Das 2015 verabschiedete Minsker Friedensabkommen ist nach wie vor brüchig. Immer wieder kommt es im Osten der Ukraine zu tödlichen Zwischenfällen. Nun berieten sich die Staats- und Regierungschefs im so genannten Normandie-Format erneut.

Die Staats- und Regierungschefs Russlands, Frankreichs, Deutschlands und der Ukraine haben die Konfliktparteien in der Ukraine zu einer Waffenruhe zum bevorstehenden Beginn des Schuljahres aufgerufen. In einer Telefonkonferenz sei die Initiative dazu ausdrücklich begrüßt worden, teilte die Bundesregierung nach einem Telefonat von Bundeskanzlerin Angela Merkel mit den Staatschefs aus den übrigen Ländern des sogenannten Normandie-Formats mit.

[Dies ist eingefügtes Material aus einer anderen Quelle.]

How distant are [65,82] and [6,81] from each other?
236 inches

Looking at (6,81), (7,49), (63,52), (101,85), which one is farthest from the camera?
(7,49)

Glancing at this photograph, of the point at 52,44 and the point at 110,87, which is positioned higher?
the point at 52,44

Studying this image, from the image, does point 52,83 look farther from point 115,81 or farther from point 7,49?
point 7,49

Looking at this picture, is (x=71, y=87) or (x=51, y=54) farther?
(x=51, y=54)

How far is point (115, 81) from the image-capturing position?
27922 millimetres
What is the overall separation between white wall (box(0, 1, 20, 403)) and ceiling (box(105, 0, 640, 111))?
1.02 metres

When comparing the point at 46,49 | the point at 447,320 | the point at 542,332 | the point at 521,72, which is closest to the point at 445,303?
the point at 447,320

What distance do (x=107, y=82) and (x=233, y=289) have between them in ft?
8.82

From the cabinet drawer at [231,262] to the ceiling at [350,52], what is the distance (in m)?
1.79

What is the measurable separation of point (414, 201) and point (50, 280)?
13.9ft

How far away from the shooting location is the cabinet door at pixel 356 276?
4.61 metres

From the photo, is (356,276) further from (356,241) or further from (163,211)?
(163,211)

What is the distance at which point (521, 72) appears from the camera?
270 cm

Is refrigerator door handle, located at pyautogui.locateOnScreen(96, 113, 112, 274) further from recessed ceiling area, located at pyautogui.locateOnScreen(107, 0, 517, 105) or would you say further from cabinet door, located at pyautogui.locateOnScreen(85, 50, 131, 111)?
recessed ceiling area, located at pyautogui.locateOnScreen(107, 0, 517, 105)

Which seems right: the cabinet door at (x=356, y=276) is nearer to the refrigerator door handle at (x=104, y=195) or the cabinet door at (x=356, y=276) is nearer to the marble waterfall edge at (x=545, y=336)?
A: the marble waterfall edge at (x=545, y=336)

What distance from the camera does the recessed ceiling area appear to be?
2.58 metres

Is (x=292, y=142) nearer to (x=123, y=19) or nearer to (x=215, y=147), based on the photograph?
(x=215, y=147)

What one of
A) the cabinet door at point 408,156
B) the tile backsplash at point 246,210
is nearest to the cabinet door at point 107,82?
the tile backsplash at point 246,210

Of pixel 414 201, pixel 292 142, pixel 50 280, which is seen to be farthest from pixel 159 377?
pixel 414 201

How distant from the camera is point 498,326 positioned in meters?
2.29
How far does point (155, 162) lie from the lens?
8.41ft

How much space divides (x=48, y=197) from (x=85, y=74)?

Eine Entscheidung über eine Waffenruhe solle im Lauf des Tages in der sogenannten trilateralen Kontaktgruppe aus Russland, der Ukraine und der Organisation für Sicherheit und Zusammenarbeit in Europa (OSZE) fallen. Man sei sich einig, dass dieser Waffenstillstand zu einer nachhaltigen Verbesserung der Sicherheitslage zum Wohle der Schulkinder und für die gesamte Zivilbevölkerung im Donbas führen, erklärte die Bundesregierung weiter.

Seit dem Frühjahr 2014 kämpfen im Osten der Ukraine pro-russische Rebellen gegen ukrainische Regierungssoldaten. Mehr als 10.000 Menschen wurden seither getötet. Immer wieder gibt es Verstöße gegen das 2015 unter Vermittlung von Deutschland und Frankreich ausgehandelte Friedensabkommen von Minsk.